白金は需給悪化からいずれ急落へ!!

 米国と北朝鮮の地政学リスクの高まりをキッカケにしてNY金は1290ドル台に急伸しているが、NY白金はパラジウムや非鉄の強調地合いに沿って先行する格好で上伸しており、NY金の上伸が白金の一段高をもたらしている。

 ただし、白金を取り巻く需給バランスは悪化したままで、改善の兆しはみられず、NY白金期近10月限は11日に示現した996.7ドルの高値を嵩にして、上げ一服の様相をみせている。

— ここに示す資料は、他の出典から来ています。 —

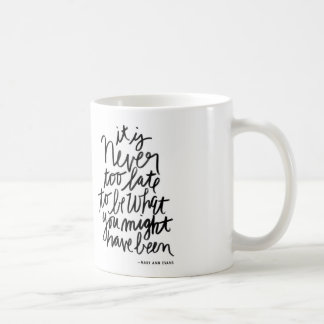 Never too Late Mug  | black and white quote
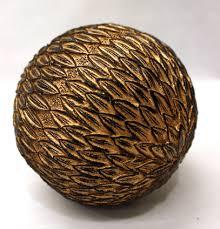Decorative Balls For Bowls Australia Decorative Balls Interior Motif 56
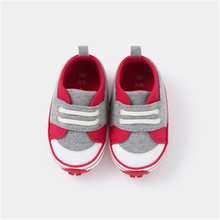 Soft Sole Shoes Winter Boys Sneakers All For The New Year Footwear Winter Sport Rubber Basketball Baby Shoes Winter 70A1066(China)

 欧州ではディーゼル車を巡るカルテルが問題視されている。また、都市部へのディーゼル車の乗り入れの規制がより強化されるなど、ディーゼル車の人気が低下している。

 英国やフランスが将来的にガソリン自動車の販売停止を明らかにするなど、欧州自動車メーカーも電気自動車やPHVが開発の中心になっており、ディーゼル車の研究・開発からの撤退も相次いでいる。

 白金の需要の半分以上が工業用需要であり、そのまた半分を自動車用触媒が占める。自動車用触媒の中心が欧州のディーゼル車だけに、白金の将来的な需要の先細りは避けられず、実勢悪を踏まえると、パラジウムや金に追随して急伸した白金は、格好の売り場提供と考えられる。